Editor's Note: Welcome to the Leadership In Test series from software testing guru & consultant Paul Gerrard. The series is designed to help testers with a few years of experience—especially those on agile teams—excel in their test lead and management roles.
In the previous article, we looked at the changing role of testers and how to foster better collaboration with your colleagues. In this article, we’ll get into the nuts and bolts of testing a web application’s performance, reliability, and manageability. AKA service testing.
Sign up to The QA Lead newsletter to get notified when new parts of the series go live. These posts are extracts from Paul’s Leadership In Test course which we highly recommend to get a deeper dive on this and other topics. If you do, use our exclusive coupon code QALEADOFFER to score $60 off the full course price!

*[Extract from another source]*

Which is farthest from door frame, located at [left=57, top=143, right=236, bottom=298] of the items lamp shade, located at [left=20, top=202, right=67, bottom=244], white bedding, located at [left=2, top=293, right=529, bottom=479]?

Hello and welcome to another chapter in the Leadership In Test series. This week we’re looking at service testing for web applications. We will cover:
- What Is Service Testing?
- What Is Performance Testing?
- Reliability/Failover Testing
- Service Management Testing
Let’s begin.
What Is Service Testing?
The quality of service that a web application provides could be defined to include all its attributes such as functionality, performance, reliability, usability, security and so on.
However, for our purposes here, we are separating out three particular service objectives that come under the scrutiny of what we will call ‘service testing’. These objectives are:
- Performance: the service must be responsive to users while supporting the loads imposed upon it.

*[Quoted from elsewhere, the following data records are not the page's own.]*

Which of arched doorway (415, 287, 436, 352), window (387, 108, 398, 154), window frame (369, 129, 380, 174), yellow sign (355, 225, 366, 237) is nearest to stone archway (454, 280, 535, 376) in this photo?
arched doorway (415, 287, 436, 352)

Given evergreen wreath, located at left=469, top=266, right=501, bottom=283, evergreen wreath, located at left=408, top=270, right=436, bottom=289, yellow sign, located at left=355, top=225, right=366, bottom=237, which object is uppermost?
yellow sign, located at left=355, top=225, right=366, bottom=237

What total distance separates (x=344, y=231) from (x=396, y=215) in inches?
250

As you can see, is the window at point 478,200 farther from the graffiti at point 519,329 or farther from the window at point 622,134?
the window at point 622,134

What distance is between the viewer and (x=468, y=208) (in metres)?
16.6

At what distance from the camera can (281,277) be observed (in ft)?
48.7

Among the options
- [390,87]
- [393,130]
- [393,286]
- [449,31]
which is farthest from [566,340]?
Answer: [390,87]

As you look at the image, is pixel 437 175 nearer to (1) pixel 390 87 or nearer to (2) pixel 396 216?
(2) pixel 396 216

- Reliability: if designed to be resilient to failure, the service must be reliable and/or continue to provide a service even when a failure occurs.
- Manageability: the service must be capable of being managed, configured or changed without a degradation of service being noticeable to end users. Manageability, or operations testing, aims to demonstrate that system administrative, management, and backup and recovery procedures operate effectively.
In all three cases, we need to simulate user load to conduct the tests effectively. Performance, reliability, and manageability objectives exist in the context of live customers using the site to do business.
The responsiveness (in this instance, the time it takes for one system node to respond to the request of another) of a site is directly related to the resources available within the technical architecture.
As more customers use the service, fewer technical resources are available to service each user’s requests and response times will degrade.
Obviously, a service that is lightly loaded is less likely to fail. Much of the complexity of software and hardware exists to accommodate the demands for resources within the technical architecture when a site is heavily loaded.
When a site is loaded (or overloaded), the conflicting requests for resources must be managed by various infrastructure components such as server and network operating systems, database management systems, web server products, object request brokers, middleware and so on.
These infrastructure components are usually more reliable than the custom-built application code that demands the resource, but failures can occur in either:
- Infrastructure components fail because application code (through poor design or implementation) imposes excessive demands on resources.
- The application components may fail because the resources they require may not always be available (in time).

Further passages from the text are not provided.